▸ 给定文本:
提要:近年来,持续百年的汉语欧化研究有了新的进步与拓展,主要表现在理论认识及具体研究中。前者包括“欧”所指范围的拓展、“化”具体内容的拓展以及欧化概念体系的拓展三个方面,后者则表现在从共时欧化研究向历时欧化研究拓展、从白话欧化研究向文言欧化研究拓展、从普通话欧化研究向华语欧化研究拓展等方面。在当前研究的基础上,未来的欧化研究应进一步增强在语言事实、理论内涵及语言规范等方面的思考与探索。

关键词:欧化;历时欧化;文言欧化;华语欧化

1919年,傅斯年在《怎样做白话文》一文中提出“欧化文学”“欧化国语”以及“欧化的白话文”等概念,首次将“欧化”用于文学及语言领域。自此以后,汉语学界的欧化研究就一直持续至今。近年来,汉语欧化研究在理论认识及具体研究方面产生了一批高质量的成果,呈现了新的发展趋势,本文即着眼于此,对此领域的新进展进行回顾、梳理及总结,并对进一步的研究与探索提出我们的意见和建议。

一、理论认识的新拓展

刁晏斌(2019)指出,欧化是一个历时的概念,无论就内涵还是外延而言,欧化以及人们对它的认识都随时代不同而有明显的变化及发展。近年来,汉语学界对欧化的新认识主要表现在“欧”的所指范围及“化”的具体内容上,同时,一些下位概念的提出还进一步丰富、发展了欧化的概念体系。

1.1 “欧”所指范围的拓展

在欧化提出之初,“欧”无疑指的是欧洲/西方/印欧语言,傅斯年(1919)就明确指出白话文要“取个外国榜样”,即“融化西文词调作为我用”。在此后的实践中,汉语主要向英语学习,王力(1985:334)说得非常明确:“所谓欧化,大致就是英化。”王力的意见影响深远,此后大多数学者均持“欧化≈英化”的观点。

▸ 数据部分:
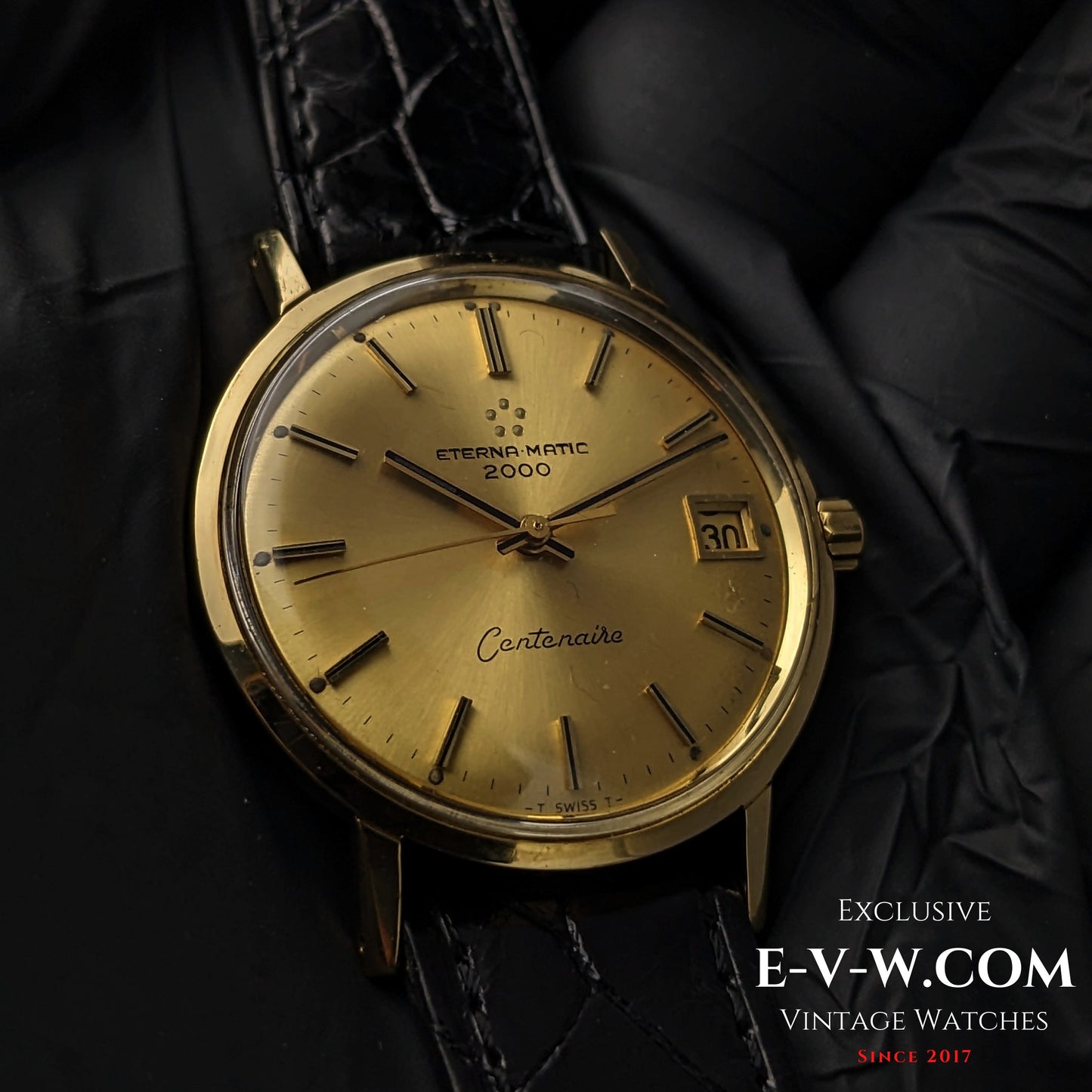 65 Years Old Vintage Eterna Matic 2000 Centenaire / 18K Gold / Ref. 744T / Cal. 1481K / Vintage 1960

▸ 你的目标:
根据给定文本回答下列问题:
1. 傅斯年在哪一年首次将"欧化"用于文学及语言领域?
2. 王力认为"所谓欧化",大致就是什么?
3. 在具体研究方面,欧化研究从白话欧化研究向哪种研究拓展?

▸ 练习答案:
1. 1919年。
2. 英化。
3. 文言欧化研究。